ZeeBee rechnet sich gute Chancen aus. Der Gegner ist überdurchschnittlich stark auf der rechten Seite besetzt, die Kreisläuferin überragt ZeeBees Mädchen und spielt gerne Doppelpässe mit RR, die linke Angriffsseite ist dagegen etwas schwächer. ZeeBee stellt Außen Rechts auf ihre Spezialaufgaben ein, wie auf ihrer Seite die Bälle abgefangen werden. Hierzu weiht er die nagelneue Taktiktafel ein und kommt sich vor wie Noka.
Damit ist gewissermaßen die taktische Unschuld der Mädchen gefallen.

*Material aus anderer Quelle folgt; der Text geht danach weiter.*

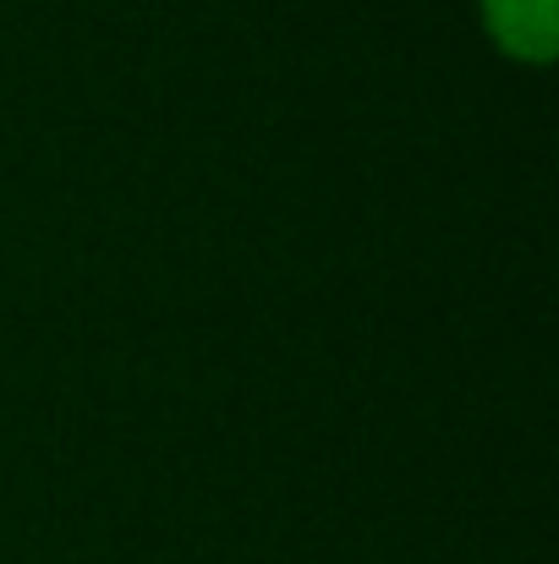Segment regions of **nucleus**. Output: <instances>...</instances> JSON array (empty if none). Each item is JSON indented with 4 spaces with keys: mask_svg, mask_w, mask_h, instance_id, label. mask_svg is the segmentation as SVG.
Returning <instances> with one entry per match:
<instances>
[{
    "mask_svg": "<svg viewBox=\"0 0 559 564\" xmlns=\"http://www.w3.org/2000/svg\"><path fill=\"white\" fill-rule=\"evenodd\" d=\"M483 22H488V33L499 39L505 55L538 61V66L555 61V0H483Z\"/></svg>",
    "mask_w": 559,
    "mask_h": 564,
    "instance_id": "nucleus-1",
    "label": "nucleus"
}]
</instances>
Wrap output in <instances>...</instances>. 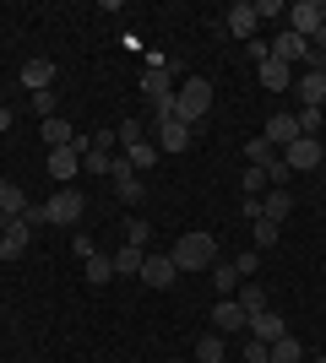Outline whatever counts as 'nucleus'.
Returning <instances> with one entry per match:
<instances>
[{
	"label": "nucleus",
	"instance_id": "obj_37",
	"mask_svg": "<svg viewBox=\"0 0 326 363\" xmlns=\"http://www.w3.org/2000/svg\"><path fill=\"white\" fill-rule=\"evenodd\" d=\"M114 141H120V152H125V147H136V141H141V120H120Z\"/></svg>",
	"mask_w": 326,
	"mask_h": 363
},
{
	"label": "nucleus",
	"instance_id": "obj_13",
	"mask_svg": "<svg viewBox=\"0 0 326 363\" xmlns=\"http://www.w3.org/2000/svg\"><path fill=\"white\" fill-rule=\"evenodd\" d=\"M256 22H261V16H256L250 0H239V6L223 11V33H229V38H256Z\"/></svg>",
	"mask_w": 326,
	"mask_h": 363
},
{
	"label": "nucleus",
	"instance_id": "obj_36",
	"mask_svg": "<svg viewBox=\"0 0 326 363\" xmlns=\"http://www.w3.org/2000/svg\"><path fill=\"white\" fill-rule=\"evenodd\" d=\"M326 120V108H299V136H315Z\"/></svg>",
	"mask_w": 326,
	"mask_h": 363
},
{
	"label": "nucleus",
	"instance_id": "obj_34",
	"mask_svg": "<svg viewBox=\"0 0 326 363\" xmlns=\"http://www.w3.org/2000/svg\"><path fill=\"white\" fill-rule=\"evenodd\" d=\"M239 190H245V196H266V168L245 163V179H239Z\"/></svg>",
	"mask_w": 326,
	"mask_h": 363
},
{
	"label": "nucleus",
	"instance_id": "obj_33",
	"mask_svg": "<svg viewBox=\"0 0 326 363\" xmlns=\"http://www.w3.org/2000/svg\"><path fill=\"white\" fill-rule=\"evenodd\" d=\"M245 157H250V163H256V168H266V163H272V157H278V147H272V141H266V136H256V141H250V147H245Z\"/></svg>",
	"mask_w": 326,
	"mask_h": 363
},
{
	"label": "nucleus",
	"instance_id": "obj_31",
	"mask_svg": "<svg viewBox=\"0 0 326 363\" xmlns=\"http://www.w3.org/2000/svg\"><path fill=\"white\" fill-rule=\"evenodd\" d=\"M272 363H305V347H299L294 336H278L272 342Z\"/></svg>",
	"mask_w": 326,
	"mask_h": 363
},
{
	"label": "nucleus",
	"instance_id": "obj_12",
	"mask_svg": "<svg viewBox=\"0 0 326 363\" xmlns=\"http://www.w3.org/2000/svg\"><path fill=\"white\" fill-rule=\"evenodd\" d=\"M141 282H147V288H174V282H180L174 255H147L141 260Z\"/></svg>",
	"mask_w": 326,
	"mask_h": 363
},
{
	"label": "nucleus",
	"instance_id": "obj_29",
	"mask_svg": "<svg viewBox=\"0 0 326 363\" xmlns=\"http://www.w3.org/2000/svg\"><path fill=\"white\" fill-rule=\"evenodd\" d=\"M190 363H223V336L207 331L202 342H196V358H190Z\"/></svg>",
	"mask_w": 326,
	"mask_h": 363
},
{
	"label": "nucleus",
	"instance_id": "obj_30",
	"mask_svg": "<svg viewBox=\"0 0 326 363\" xmlns=\"http://www.w3.org/2000/svg\"><path fill=\"white\" fill-rule=\"evenodd\" d=\"M44 141H49V147H71V141H77V130L55 114V120H44Z\"/></svg>",
	"mask_w": 326,
	"mask_h": 363
},
{
	"label": "nucleus",
	"instance_id": "obj_17",
	"mask_svg": "<svg viewBox=\"0 0 326 363\" xmlns=\"http://www.w3.org/2000/svg\"><path fill=\"white\" fill-rule=\"evenodd\" d=\"M22 87L28 92H49L55 87V60H28L22 65Z\"/></svg>",
	"mask_w": 326,
	"mask_h": 363
},
{
	"label": "nucleus",
	"instance_id": "obj_42",
	"mask_svg": "<svg viewBox=\"0 0 326 363\" xmlns=\"http://www.w3.org/2000/svg\"><path fill=\"white\" fill-rule=\"evenodd\" d=\"M283 11H288L283 0H256V16H283Z\"/></svg>",
	"mask_w": 326,
	"mask_h": 363
},
{
	"label": "nucleus",
	"instance_id": "obj_10",
	"mask_svg": "<svg viewBox=\"0 0 326 363\" xmlns=\"http://www.w3.org/2000/svg\"><path fill=\"white\" fill-rule=\"evenodd\" d=\"M207 320H212V331H217V336H229V331H250V315L239 309V298H217Z\"/></svg>",
	"mask_w": 326,
	"mask_h": 363
},
{
	"label": "nucleus",
	"instance_id": "obj_40",
	"mask_svg": "<svg viewBox=\"0 0 326 363\" xmlns=\"http://www.w3.org/2000/svg\"><path fill=\"white\" fill-rule=\"evenodd\" d=\"M266 184H288V163H283V157L266 163Z\"/></svg>",
	"mask_w": 326,
	"mask_h": 363
},
{
	"label": "nucleus",
	"instance_id": "obj_11",
	"mask_svg": "<svg viewBox=\"0 0 326 363\" xmlns=\"http://www.w3.org/2000/svg\"><path fill=\"white\" fill-rule=\"evenodd\" d=\"M315 28H321V0H294V6H288V33L315 38Z\"/></svg>",
	"mask_w": 326,
	"mask_h": 363
},
{
	"label": "nucleus",
	"instance_id": "obj_14",
	"mask_svg": "<svg viewBox=\"0 0 326 363\" xmlns=\"http://www.w3.org/2000/svg\"><path fill=\"white\" fill-rule=\"evenodd\" d=\"M272 60H283V65L310 60V38H299V33H288V28H283V33H278V44H272Z\"/></svg>",
	"mask_w": 326,
	"mask_h": 363
},
{
	"label": "nucleus",
	"instance_id": "obj_16",
	"mask_svg": "<svg viewBox=\"0 0 326 363\" xmlns=\"http://www.w3.org/2000/svg\"><path fill=\"white\" fill-rule=\"evenodd\" d=\"M261 136L272 141V147H294V141H299V114H272Z\"/></svg>",
	"mask_w": 326,
	"mask_h": 363
},
{
	"label": "nucleus",
	"instance_id": "obj_9",
	"mask_svg": "<svg viewBox=\"0 0 326 363\" xmlns=\"http://www.w3.org/2000/svg\"><path fill=\"white\" fill-rule=\"evenodd\" d=\"M153 130H158V152H190V125L185 120H174V114H163V120H153Z\"/></svg>",
	"mask_w": 326,
	"mask_h": 363
},
{
	"label": "nucleus",
	"instance_id": "obj_39",
	"mask_svg": "<svg viewBox=\"0 0 326 363\" xmlns=\"http://www.w3.org/2000/svg\"><path fill=\"white\" fill-rule=\"evenodd\" d=\"M245 363H272V347L256 342V336H245Z\"/></svg>",
	"mask_w": 326,
	"mask_h": 363
},
{
	"label": "nucleus",
	"instance_id": "obj_27",
	"mask_svg": "<svg viewBox=\"0 0 326 363\" xmlns=\"http://www.w3.org/2000/svg\"><path fill=\"white\" fill-rule=\"evenodd\" d=\"M82 277H87L93 288H104L109 277H114V255H87V260H82Z\"/></svg>",
	"mask_w": 326,
	"mask_h": 363
},
{
	"label": "nucleus",
	"instance_id": "obj_20",
	"mask_svg": "<svg viewBox=\"0 0 326 363\" xmlns=\"http://www.w3.org/2000/svg\"><path fill=\"white\" fill-rule=\"evenodd\" d=\"M120 157H125V163H131V168H136V174H147V168H153L158 157H163V152H158V141H147V136H141L136 147H125Z\"/></svg>",
	"mask_w": 326,
	"mask_h": 363
},
{
	"label": "nucleus",
	"instance_id": "obj_41",
	"mask_svg": "<svg viewBox=\"0 0 326 363\" xmlns=\"http://www.w3.org/2000/svg\"><path fill=\"white\" fill-rule=\"evenodd\" d=\"M310 55L326 60V6H321V28H315V38H310Z\"/></svg>",
	"mask_w": 326,
	"mask_h": 363
},
{
	"label": "nucleus",
	"instance_id": "obj_43",
	"mask_svg": "<svg viewBox=\"0 0 326 363\" xmlns=\"http://www.w3.org/2000/svg\"><path fill=\"white\" fill-rule=\"evenodd\" d=\"M71 244H77V260H87V255H98V250H93V239H87V233H77V239H71Z\"/></svg>",
	"mask_w": 326,
	"mask_h": 363
},
{
	"label": "nucleus",
	"instance_id": "obj_22",
	"mask_svg": "<svg viewBox=\"0 0 326 363\" xmlns=\"http://www.w3.org/2000/svg\"><path fill=\"white\" fill-rule=\"evenodd\" d=\"M212 288H217V298H234V293H239V272H234V260H212Z\"/></svg>",
	"mask_w": 326,
	"mask_h": 363
},
{
	"label": "nucleus",
	"instance_id": "obj_1",
	"mask_svg": "<svg viewBox=\"0 0 326 363\" xmlns=\"http://www.w3.org/2000/svg\"><path fill=\"white\" fill-rule=\"evenodd\" d=\"M169 255H174V266H180V272H212L217 239H212V233H180Z\"/></svg>",
	"mask_w": 326,
	"mask_h": 363
},
{
	"label": "nucleus",
	"instance_id": "obj_38",
	"mask_svg": "<svg viewBox=\"0 0 326 363\" xmlns=\"http://www.w3.org/2000/svg\"><path fill=\"white\" fill-rule=\"evenodd\" d=\"M256 266H261V250H245V255L234 260V272H239V282H250V277H256Z\"/></svg>",
	"mask_w": 326,
	"mask_h": 363
},
{
	"label": "nucleus",
	"instance_id": "obj_28",
	"mask_svg": "<svg viewBox=\"0 0 326 363\" xmlns=\"http://www.w3.org/2000/svg\"><path fill=\"white\" fill-rule=\"evenodd\" d=\"M250 239H256V250H272V244L283 239V223H272V217H256V223H250Z\"/></svg>",
	"mask_w": 326,
	"mask_h": 363
},
{
	"label": "nucleus",
	"instance_id": "obj_46",
	"mask_svg": "<svg viewBox=\"0 0 326 363\" xmlns=\"http://www.w3.org/2000/svg\"><path fill=\"white\" fill-rule=\"evenodd\" d=\"M169 363H180V358H169Z\"/></svg>",
	"mask_w": 326,
	"mask_h": 363
},
{
	"label": "nucleus",
	"instance_id": "obj_23",
	"mask_svg": "<svg viewBox=\"0 0 326 363\" xmlns=\"http://www.w3.org/2000/svg\"><path fill=\"white\" fill-rule=\"evenodd\" d=\"M141 260H147V250L120 244V250H114V277H141Z\"/></svg>",
	"mask_w": 326,
	"mask_h": 363
},
{
	"label": "nucleus",
	"instance_id": "obj_45",
	"mask_svg": "<svg viewBox=\"0 0 326 363\" xmlns=\"http://www.w3.org/2000/svg\"><path fill=\"white\" fill-rule=\"evenodd\" d=\"M305 363H326V358H305Z\"/></svg>",
	"mask_w": 326,
	"mask_h": 363
},
{
	"label": "nucleus",
	"instance_id": "obj_5",
	"mask_svg": "<svg viewBox=\"0 0 326 363\" xmlns=\"http://www.w3.org/2000/svg\"><path fill=\"white\" fill-rule=\"evenodd\" d=\"M82 152H87V141H71V147H55L49 152V179H60V184H71L77 179V168H82Z\"/></svg>",
	"mask_w": 326,
	"mask_h": 363
},
{
	"label": "nucleus",
	"instance_id": "obj_6",
	"mask_svg": "<svg viewBox=\"0 0 326 363\" xmlns=\"http://www.w3.org/2000/svg\"><path fill=\"white\" fill-rule=\"evenodd\" d=\"M283 163H288V174H310V168H321V136H299L294 147H283Z\"/></svg>",
	"mask_w": 326,
	"mask_h": 363
},
{
	"label": "nucleus",
	"instance_id": "obj_19",
	"mask_svg": "<svg viewBox=\"0 0 326 363\" xmlns=\"http://www.w3.org/2000/svg\"><path fill=\"white\" fill-rule=\"evenodd\" d=\"M299 104H305V108L326 104V71H305V76H299Z\"/></svg>",
	"mask_w": 326,
	"mask_h": 363
},
{
	"label": "nucleus",
	"instance_id": "obj_4",
	"mask_svg": "<svg viewBox=\"0 0 326 363\" xmlns=\"http://www.w3.org/2000/svg\"><path fill=\"white\" fill-rule=\"evenodd\" d=\"M82 190H55V196L44 201V223H55V228H77V217H82Z\"/></svg>",
	"mask_w": 326,
	"mask_h": 363
},
{
	"label": "nucleus",
	"instance_id": "obj_15",
	"mask_svg": "<svg viewBox=\"0 0 326 363\" xmlns=\"http://www.w3.org/2000/svg\"><path fill=\"white\" fill-rule=\"evenodd\" d=\"M250 336L272 347L278 336H288V325H283V315H278V309H261V315H250Z\"/></svg>",
	"mask_w": 326,
	"mask_h": 363
},
{
	"label": "nucleus",
	"instance_id": "obj_44",
	"mask_svg": "<svg viewBox=\"0 0 326 363\" xmlns=\"http://www.w3.org/2000/svg\"><path fill=\"white\" fill-rule=\"evenodd\" d=\"M6 130H11V108L0 104V136H6Z\"/></svg>",
	"mask_w": 326,
	"mask_h": 363
},
{
	"label": "nucleus",
	"instance_id": "obj_32",
	"mask_svg": "<svg viewBox=\"0 0 326 363\" xmlns=\"http://www.w3.org/2000/svg\"><path fill=\"white\" fill-rule=\"evenodd\" d=\"M125 244H136V250H147V239H153V228H147V217H131V223L120 228Z\"/></svg>",
	"mask_w": 326,
	"mask_h": 363
},
{
	"label": "nucleus",
	"instance_id": "obj_26",
	"mask_svg": "<svg viewBox=\"0 0 326 363\" xmlns=\"http://www.w3.org/2000/svg\"><path fill=\"white\" fill-rule=\"evenodd\" d=\"M82 168H87V174H109V168H114V147H98V141H87V152H82Z\"/></svg>",
	"mask_w": 326,
	"mask_h": 363
},
{
	"label": "nucleus",
	"instance_id": "obj_7",
	"mask_svg": "<svg viewBox=\"0 0 326 363\" xmlns=\"http://www.w3.org/2000/svg\"><path fill=\"white\" fill-rule=\"evenodd\" d=\"M109 179H114V196L125 201V206H136L141 196H147V184H141V174L131 163H125V157H114V168H109Z\"/></svg>",
	"mask_w": 326,
	"mask_h": 363
},
{
	"label": "nucleus",
	"instance_id": "obj_25",
	"mask_svg": "<svg viewBox=\"0 0 326 363\" xmlns=\"http://www.w3.org/2000/svg\"><path fill=\"white\" fill-rule=\"evenodd\" d=\"M288 82H294V65H283V60H266L261 65V87L266 92H283Z\"/></svg>",
	"mask_w": 326,
	"mask_h": 363
},
{
	"label": "nucleus",
	"instance_id": "obj_35",
	"mask_svg": "<svg viewBox=\"0 0 326 363\" xmlns=\"http://www.w3.org/2000/svg\"><path fill=\"white\" fill-rule=\"evenodd\" d=\"M55 108H60L55 87H49V92H33V114H38V120H55Z\"/></svg>",
	"mask_w": 326,
	"mask_h": 363
},
{
	"label": "nucleus",
	"instance_id": "obj_3",
	"mask_svg": "<svg viewBox=\"0 0 326 363\" xmlns=\"http://www.w3.org/2000/svg\"><path fill=\"white\" fill-rule=\"evenodd\" d=\"M174 65L169 71H141V98L153 104V120H163V114H174Z\"/></svg>",
	"mask_w": 326,
	"mask_h": 363
},
{
	"label": "nucleus",
	"instance_id": "obj_18",
	"mask_svg": "<svg viewBox=\"0 0 326 363\" xmlns=\"http://www.w3.org/2000/svg\"><path fill=\"white\" fill-rule=\"evenodd\" d=\"M261 217L288 223V217H294V190H266V196H261Z\"/></svg>",
	"mask_w": 326,
	"mask_h": 363
},
{
	"label": "nucleus",
	"instance_id": "obj_21",
	"mask_svg": "<svg viewBox=\"0 0 326 363\" xmlns=\"http://www.w3.org/2000/svg\"><path fill=\"white\" fill-rule=\"evenodd\" d=\"M33 201L22 196V184H11V179H0V217H22Z\"/></svg>",
	"mask_w": 326,
	"mask_h": 363
},
{
	"label": "nucleus",
	"instance_id": "obj_24",
	"mask_svg": "<svg viewBox=\"0 0 326 363\" xmlns=\"http://www.w3.org/2000/svg\"><path fill=\"white\" fill-rule=\"evenodd\" d=\"M234 298H239V309H245V315H261V309H272V303H266V293H261V282H256V277H250V282H239V293H234Z\"/></svg>",
	"mask_w": 326,
	"mask_h": 363
},
{
	"label": "nucleus",
	"instance_id": "obj_8",
	"mask_svg": "<svg viewBox=\"0 0 326 363\" xmlns=\"http://www.w3.org/2000/svg\"><path fill=\"white\" fill-rule=\"evenodd\" d=\"M28 239H33L28 217H6V223H0V260H16L22 250H28Z\"/></svg>",
	"mask_w": 326,
	"mask_h": 363
},
{
	"label": "nucleus",
	"instance_id": "obj_2",
	"mask_svg": "<svg viewBox=\"0 0 326 363\" xmlns=\"http://www.w3.org/2000/svg\"><path fill=\"white\" fill-rule=\"evenodd\" d=\"M207 108H212V82L207 76H185L180 92H174V120L196 125V120H207Z\"/></svg>",
	"mask_w": 326,
	"mask_h": 363
}]
</instances>
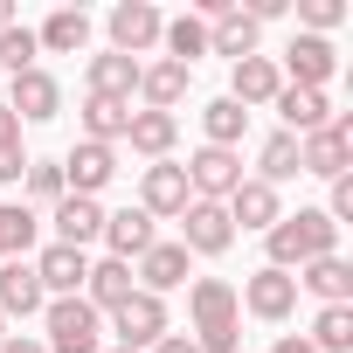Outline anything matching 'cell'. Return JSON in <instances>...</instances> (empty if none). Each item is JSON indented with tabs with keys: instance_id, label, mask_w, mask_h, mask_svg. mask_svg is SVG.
I'll use <instances>...</instances> for the list:
<instances>
[{
	"instance_id": "60d3db41",
	"label": "cell",
	"mask_w": 353,
	"mask_h": 353,
	"mask_svg": "<svg viewBox=\"0 0 353 353\" xmlns=\"http://www.w3.org/2000/svg\"><path fill=\"white\" fill-rule=\"evenodd\" d=\"M0 353H49V346H42V339H8Z\"/></svg>"
},
{
	"instance_id": "3957f363",
	"label": "cell",
	"mask_w": 353,
	"mask_h": 353,
	"mask_svg": "<svg viewBox=\"0 0 353 353\" xmlns=\"http://www.w3.org/2000/svg\"><path fill=\"white\" fill-rule=\"evenodd\" d=\"M42 319H49V353H104V312H97V305H83V298H49Z\"/></svg>"
},
{
	"instance_id": "7c38bea8",
	"label": "cell",
	"mask_w": 353,
	"mask_h": 353,
	"mask_svg": "<svg viewBox=\"0 0 353 353\" xmlns=\"http://www.w3.org/2000/svg\"><path fill=\"white\" fill-rule=\"evenodd\" d=\"M236 305H250L256 319H270V325H277V319H291V305H298V277H291V270H270V263H263V270H256V277L243 284V298H236Z\"/></svg>"
},
{
	"instance_id": "b9f144b4",
	"label": "cell",
	"mask_w": 353,
	"mask_h": 353,
	"mask_svg": "<svg viewBox=\"0 0 353 353\" xmlns=\"http://www.w3.org/2000/svg\"><path fill=\"white\" fill-rule=\"evenodd\" d=\"M270 353H312V346H305V339H277Z\"/></svg>"
},
{
	"instance_id": "484cf974",
	"label": "cell",
	"mask_w": 353,
	"mask_h": 353,
	"mask_svg": "<svg viewBox=\"0 0 353 353\" xmlns=\"http://www.w3.org/2000/svg\"><path fill=\"white\" fill-rule=\"evenodd\" d=\"M132 90H139V63L132 56H118V49L90 56V97H125L132 104Z\"/></svg>"
},
{
	"instance_id": "4316f807",
	"label": "cell",
	"mask_w": 353,
	"mask_h": 353,
	"mask_svg": "<svg viewBox=\"0 0 353 353\" xmlns=\"http://www.w3.org/2000/svg\"><path fill=\"white\" fill-rule=\"evenodd\" d=\"M298 284L319 291L325 305H353V263H346V256H319V263H305Z\"/></svg>"
},
{
	"instance_id": "f1b7e54d",
	"label": "cell",
	"mask_w": 353,
	"mask_h": 353,
	"mask_svg": "<svg viewBox=\"0 0 353 353\" xmlns=\"http://www.w3.org/2000/svg\"><path fill=\"white\" fill-rule=\"evenodd\" d=\"M125 125H132V104L125 97H83V139L111 145V139H125Z\"/></svg>"
},
{
	"instance_id": "1f68e13d",
	"label": "cell",
	"mask_w": 353,
	"mask_h": 353,
	"mask_svg": "<svg viewBox=\"0 0 353 353\" xmlns=\"http://www.w3.org/2000/svg\"><path fill=\"white\" fill-rule=\"evenodd\" d=\"M312 353H353V305H325L319 319H312V339H305Z\"/></svg>"
},
{
	"instance_id": "52a82bcc",
	"label": "cell",
	"mask_w": 353,
	"mask_h": 353,
	"mask_svg": "<svg viewBox=\"0 0 353 353\" xmlns=\"http://www.w3.org/2000/svg\"><path fill=\"white\" fill-rule=\"evenodd\" d=\"M159 28H166V14L152 8V0H118V8H111V49L132 56V63L159 42Z\"/></svg>"
},
{
	"instance_id": "30bf717a",
	"label": "cell",
	"mask_w": 353,
	"mask_h": 353,
	"mask_svg": "<svg viewBox=\"0 0 353 353\" xmlns=\"http://www.w3.org/2000/svg\"><path fill=\"white\" fill-rule=\"evenodd\" d=\"M188 201H194V194H188V173L173 166V159H152L145 181H139V208L159 222V215H188Z\"/></svg>"
},
{
	"instance_id": "5bb4252c",
	"label": "cell",
	"mask_w": 353,
	"mask_h": 353,
	"mask_svg": "<svg viewBox=\"0 0 353 353\" xmlns=\"http://www.w3.org/2000/svg\"><path fill=\"white\" fill-rule=\"evenodd\" d=\"M42 305H49V291H42L35 263L8 256V263H0V319H28V312H42Z\"/></svg>"
},
{
	"instance_id": "d6986e66",
	"label": "cell",
	"mask_w": 353,
	"mask_h": 353,
	"mask_svg": "<svg viewBox=\"0 0 353 353\" xmlns=\"http://www.w3.org/2000/svg\"><path fill=\"white\" fill-rule=\"evenodd\" d=\"M277 90H284V70H277L270 56H243L236 77H229V97H236L243 111H250V104H270Z\"/></svg>"
},
{
	"instance_id": "d6a6232c",
	"label": "cell",
	"mask_w": 353,
	"mask_h": 353,
	"mask_svg": "<svg viewBox=\"0 0 353 353\" xmlns=\"http://www.w3.org/2000/svg\"><path fill=\"white\" fill-rule=\"evenodd\" d=\"M291 173H298V139H291V132H270V139H263V173H256V181L277 188V181H291Z\"/></svg>"
},
{
	"instance_id": "ba28073f",
	"label": "cell",
	"mask_w": 353,
	"mask_h": 353,
	"mask_svg": "<svg viewBox=\"0 0 353 353\" xmlns=\"http://www.w3.org/2000/svg\"><path fill=\"white\" fill-rule=\"evenodd\" d=\"M181 250L188 256H222L229 243H236V229H229V208L222 201H188V215H181Z\"/></svg>"
},
{
	"instance_id": "e575fe53",
	"label": "cell",
	"mask_w": 353,
	"mask_h": 353,
	"mask_svg": "<svg viewBox=\"0 0 353 353\" xmlns=\"http://www.w3.org/2000/svg\"><path fill=\"white\" fill-rule=\"evenodd\" d=\"M35 229H42V222H35L28 208H0V263H8L14 250H28V243H35Z\"/></svg>"
},
{
	"instance_id": "e0dca14e",
	"label": "cell",
	"mask_w": 353,
	"mask_h": 353,
	"mask_svg": "<svg viewBox=\"0 0 353 353\" xmlns=\"http://www.w3.org/2000/svg\"><path fill=\"white\" fill-rule=\"evenodd\" d=\"M104 236V208L90 201V194H63L56 201V243L63 250H83V243H97Z\"/></svg>"
},
{
	"instance_id": "9c48e42d",
	"label": "cell",
	"mask_w": 353,
	"mask_h": 353,
	"mask_svg": "<svg viewBox=\"0 0 353 353\" xmlns=\"http://www.w3.org/2000/svg\"><path fill=\"white\" fill-rule=\"evenodd\" d=\"M111 173H118V152H111V145H97V139H83V145H70V159H63V188L97 201V194L111 188Z\"/></svg>"
},
{
	"instance_id": "2e32d148",
	"label": "cell",
	"mask_w": 353,
	"mask_h": 353,
	"mask_svg": "<svg viewBox=\"0 0 353 353\" xmlns=\"http://www.w3.org/2000/svg\"><path fill=\"white\" fill-rule=\"evenodd\" d=\"M284 70L298 77V90H325V77L339 70V49H332L325 35H298V42L284 49Z\"/></svg>"
},
{
	"instance_id": "9a60e30c",
	"label": "cell",
	"mask_w": 353,
	"mask_h": 353,
	"mask_svg": "<svg viewBox=\"0 0 353 353\" xmlns=\"http://www.w3.org/2000/svg\"><path fill=\"white\" fill-rule=\"evenodd\" d=\"M256 35H263V28L250 21V8L229 0V8L208 21V56H236V63H243V56H256Z\"/></svg>"
},
{
	"instance_id": "d590c367",
	"label": "cell",
	"mask_w": 353,
	"mask_h": 353,
	"mask_svg": "<svg viewBox=\"0 0 353 353\" xmlns=\"http://www.w3.org/2000/svg\"><path fill=\"white\" fill-rule=\"evenodd\" d=\"M21 181H28L35 201H63V194H70V188H63V159H28Z\"/></svg>"
},
{
	"instance_id": "7402d4cb",
	"label": "cell",
	"mask_w": 353,
	"mask_h": 353,
	"mask_svg": "<svg viewBox=\"0 0 353 353\" xmlns=\"http://www.w3.org/2000/svg\"><path fill=\"white\" fill-rule=\"evenodd\" d=\"M132 277H139V291H152V298L173 291V284H188V250H181V243H152Z\"/></svg>"
},
{
	"instance_id": "f6af8a7d",
	"label": "cell",
	"mask_w": 353,
	"mask_h": 353,
	"mask_svg": "<svg viewBox=\"0 0 353 353\" xmlns=\"http://www.w3.org/2000/svg\"><path fill=\"white\" fill-rule=\"evenodd\" d=\"M104 353H132V346H104Z\"/></svg>"
},
{
	"instance_id": "8992f818",
	"label": "cell",
	"mask_w": 353,
	"mask_h": 353,
	"mask_svg": "<svg viewBox=\"0 0 353 353\" xmlns=\"http://www.w3.org/2000/svg\"><path fill=\"white\" fill-rule=\"evenodd\" d=\"M111 325H118V346L145 353V346H159V339H166V298H152V291H132V298L111 312Z\"/></svg>"
},
{
	"instance_id": "ab89813d",
	"label": "cell",
	"mask_w": 353,
	"mask_h": 353,
	"mask_svg": "<svg viewBox=\"0 0 353 353\" xmlns=\"http://www.w3.org/2000/svg\"><path fill=\"white\" fill-rule=\"evenodd\" d=\"M152 353H201V346H194V339H188V332H166V339H159V346H152Z\"/></svg>"
},
{
	"instance_id": "8fae6325",
	"label": "cell",
	"mask_w": 353,
	"mask_h": 353,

Das Spiel geht erst einmal mit dem üblichen Abtasten los. Es gibt keinerlei Anzeichen für ein außergewöhnliches Spiel. Teo hält seit Wochen sensationell und macht dort weiter. Die vermeintlich stärkste Gegenspielerin wird von Lieschen gedeckt, die dafür von ihrer Hinten Mitte wegrücken muss. Abwehrcracks Roggisch und Olga fehlen erkältet, so dass ZeeBee in der Abwehr kaum noch Möglichkeiten für Spezialaufträge verbleiben. Lieschen agiert sonderbar zurückhaltend, Rückraum Rechts kann ihr mehrfach ohne Weiteres davonlaufen. Was auch immer Lieschens Form runterreißt, es verbreitet sich plötzlich wie die Pest. Mit einem Schlag stehen sechs Handballanfängerinnen in der Abwehr, die sich vor einer Woche noch so hervorragend präsentiert hat und auch in Unterzahl kaum zu bezwingen gewesen ist. Ludmilla wird ausgetanzt, weil sie regungslos die Gegenspielerin anstarrt. Lieschen wird stehen gelassen. D-Jugendliche Karina schlägt Wurzeln. Trude bewegt sich in Zeitlupe immer wieder vom Kreis auf die Ballführerin weg und wird überspielt...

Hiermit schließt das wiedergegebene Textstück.